▶ **REQUIREMENTS**:
Copy the data word for word, starting at the line that contains "Amongst the objects" and ending with the final line of the data.

Records of scene-based questions

----------------------------------------

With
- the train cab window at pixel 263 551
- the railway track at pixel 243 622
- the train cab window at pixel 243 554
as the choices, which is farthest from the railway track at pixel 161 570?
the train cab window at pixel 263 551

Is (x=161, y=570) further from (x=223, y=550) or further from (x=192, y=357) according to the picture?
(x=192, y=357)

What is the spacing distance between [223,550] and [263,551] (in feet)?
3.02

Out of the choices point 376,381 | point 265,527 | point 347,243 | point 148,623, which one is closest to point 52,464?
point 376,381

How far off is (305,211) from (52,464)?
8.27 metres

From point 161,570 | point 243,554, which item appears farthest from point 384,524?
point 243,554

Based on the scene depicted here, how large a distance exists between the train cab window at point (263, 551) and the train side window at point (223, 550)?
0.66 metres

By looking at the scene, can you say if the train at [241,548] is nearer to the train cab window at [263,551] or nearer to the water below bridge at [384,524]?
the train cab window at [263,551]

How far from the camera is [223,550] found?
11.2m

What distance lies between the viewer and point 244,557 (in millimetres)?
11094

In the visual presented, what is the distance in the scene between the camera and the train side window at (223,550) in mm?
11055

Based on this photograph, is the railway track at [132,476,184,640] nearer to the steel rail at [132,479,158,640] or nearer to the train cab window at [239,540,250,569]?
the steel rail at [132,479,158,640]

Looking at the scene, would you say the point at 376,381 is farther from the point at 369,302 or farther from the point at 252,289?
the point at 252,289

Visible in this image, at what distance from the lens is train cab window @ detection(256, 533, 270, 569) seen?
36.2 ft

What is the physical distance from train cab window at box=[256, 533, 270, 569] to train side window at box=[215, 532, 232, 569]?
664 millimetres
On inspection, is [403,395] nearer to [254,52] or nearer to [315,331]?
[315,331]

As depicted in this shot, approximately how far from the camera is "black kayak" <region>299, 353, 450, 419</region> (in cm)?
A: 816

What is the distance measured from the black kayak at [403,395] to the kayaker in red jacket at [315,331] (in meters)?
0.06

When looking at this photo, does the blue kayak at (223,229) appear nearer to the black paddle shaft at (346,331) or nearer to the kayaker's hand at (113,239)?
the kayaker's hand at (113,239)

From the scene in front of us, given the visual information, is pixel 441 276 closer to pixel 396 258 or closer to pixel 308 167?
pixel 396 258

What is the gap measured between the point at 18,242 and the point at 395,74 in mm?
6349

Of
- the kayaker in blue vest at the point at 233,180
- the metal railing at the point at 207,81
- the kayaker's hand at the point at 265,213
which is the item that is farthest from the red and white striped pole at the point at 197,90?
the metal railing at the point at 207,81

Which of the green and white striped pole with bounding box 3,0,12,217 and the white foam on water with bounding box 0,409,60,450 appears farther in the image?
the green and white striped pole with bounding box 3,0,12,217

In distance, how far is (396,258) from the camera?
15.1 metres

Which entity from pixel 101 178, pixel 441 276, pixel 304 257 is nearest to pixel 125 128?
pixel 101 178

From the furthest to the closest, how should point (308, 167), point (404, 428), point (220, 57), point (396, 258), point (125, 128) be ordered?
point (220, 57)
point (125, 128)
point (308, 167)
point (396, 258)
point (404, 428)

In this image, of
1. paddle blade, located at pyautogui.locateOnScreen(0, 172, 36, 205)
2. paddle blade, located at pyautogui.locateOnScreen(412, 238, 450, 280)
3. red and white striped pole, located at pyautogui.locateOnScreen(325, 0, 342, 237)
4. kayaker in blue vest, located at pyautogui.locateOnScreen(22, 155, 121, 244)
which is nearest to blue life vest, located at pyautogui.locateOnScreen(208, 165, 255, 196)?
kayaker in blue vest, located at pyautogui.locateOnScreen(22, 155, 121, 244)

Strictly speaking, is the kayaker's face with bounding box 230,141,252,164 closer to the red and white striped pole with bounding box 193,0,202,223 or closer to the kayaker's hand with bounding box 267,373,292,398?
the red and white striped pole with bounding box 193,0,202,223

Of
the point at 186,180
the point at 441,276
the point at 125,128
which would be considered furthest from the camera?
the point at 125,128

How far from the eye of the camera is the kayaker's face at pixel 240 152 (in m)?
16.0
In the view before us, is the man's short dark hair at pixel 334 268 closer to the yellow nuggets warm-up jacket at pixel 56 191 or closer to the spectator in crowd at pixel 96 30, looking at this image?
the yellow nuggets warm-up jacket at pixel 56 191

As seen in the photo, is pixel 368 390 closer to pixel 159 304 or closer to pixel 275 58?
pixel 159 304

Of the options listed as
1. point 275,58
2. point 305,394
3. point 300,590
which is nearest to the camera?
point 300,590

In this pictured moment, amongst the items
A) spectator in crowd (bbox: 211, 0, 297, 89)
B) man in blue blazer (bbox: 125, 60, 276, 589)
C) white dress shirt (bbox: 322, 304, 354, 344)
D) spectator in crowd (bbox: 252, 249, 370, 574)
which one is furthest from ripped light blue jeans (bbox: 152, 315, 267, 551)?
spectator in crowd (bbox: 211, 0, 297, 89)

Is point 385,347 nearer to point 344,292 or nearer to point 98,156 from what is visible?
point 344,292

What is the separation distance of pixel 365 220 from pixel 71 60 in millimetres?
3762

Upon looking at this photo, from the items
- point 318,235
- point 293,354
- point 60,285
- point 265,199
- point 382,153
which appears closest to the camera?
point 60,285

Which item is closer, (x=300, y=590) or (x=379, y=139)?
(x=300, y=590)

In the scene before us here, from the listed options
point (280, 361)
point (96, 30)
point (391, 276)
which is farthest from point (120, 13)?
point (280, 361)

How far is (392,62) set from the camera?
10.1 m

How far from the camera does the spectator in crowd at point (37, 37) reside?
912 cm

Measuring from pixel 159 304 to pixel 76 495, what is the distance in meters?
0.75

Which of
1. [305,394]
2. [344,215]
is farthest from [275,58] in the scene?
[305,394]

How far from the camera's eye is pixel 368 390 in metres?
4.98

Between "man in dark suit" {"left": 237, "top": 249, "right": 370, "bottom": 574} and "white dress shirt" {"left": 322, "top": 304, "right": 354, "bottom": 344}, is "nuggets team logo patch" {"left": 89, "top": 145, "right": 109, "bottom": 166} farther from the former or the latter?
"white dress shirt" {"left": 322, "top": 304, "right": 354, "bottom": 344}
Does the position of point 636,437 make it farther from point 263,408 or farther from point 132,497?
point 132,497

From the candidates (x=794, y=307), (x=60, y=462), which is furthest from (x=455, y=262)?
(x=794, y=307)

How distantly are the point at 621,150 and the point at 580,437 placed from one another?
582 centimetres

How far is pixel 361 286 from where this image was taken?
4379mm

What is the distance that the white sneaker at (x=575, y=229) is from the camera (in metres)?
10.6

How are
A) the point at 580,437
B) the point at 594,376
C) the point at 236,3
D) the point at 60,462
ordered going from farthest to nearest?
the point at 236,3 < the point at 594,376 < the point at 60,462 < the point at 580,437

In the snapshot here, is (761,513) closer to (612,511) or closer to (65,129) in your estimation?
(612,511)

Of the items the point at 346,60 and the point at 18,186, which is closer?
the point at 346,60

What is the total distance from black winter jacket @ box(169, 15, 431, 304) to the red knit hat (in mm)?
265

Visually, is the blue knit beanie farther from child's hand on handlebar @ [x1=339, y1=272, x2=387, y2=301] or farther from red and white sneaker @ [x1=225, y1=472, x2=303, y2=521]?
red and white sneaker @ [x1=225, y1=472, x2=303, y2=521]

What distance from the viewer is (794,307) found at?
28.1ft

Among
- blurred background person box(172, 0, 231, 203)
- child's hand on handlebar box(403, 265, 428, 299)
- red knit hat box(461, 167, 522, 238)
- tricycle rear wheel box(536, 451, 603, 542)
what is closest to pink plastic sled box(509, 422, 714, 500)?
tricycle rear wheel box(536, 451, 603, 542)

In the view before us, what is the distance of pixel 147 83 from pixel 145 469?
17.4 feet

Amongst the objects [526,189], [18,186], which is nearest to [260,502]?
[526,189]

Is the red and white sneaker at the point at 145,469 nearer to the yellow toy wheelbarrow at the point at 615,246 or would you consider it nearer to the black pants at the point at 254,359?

----------------------------------------

▶ **TASK RESPONSE**:
Amongst the objects [526,189], [18,186], which is nearest to [260,502]?
[526,189]

Is the red and white sneaker at the point at 145,469 nearer to the yellow toy wheelbarrow at the point at 615,246 or would you consider it nearer to the black pants at the point at 254,359?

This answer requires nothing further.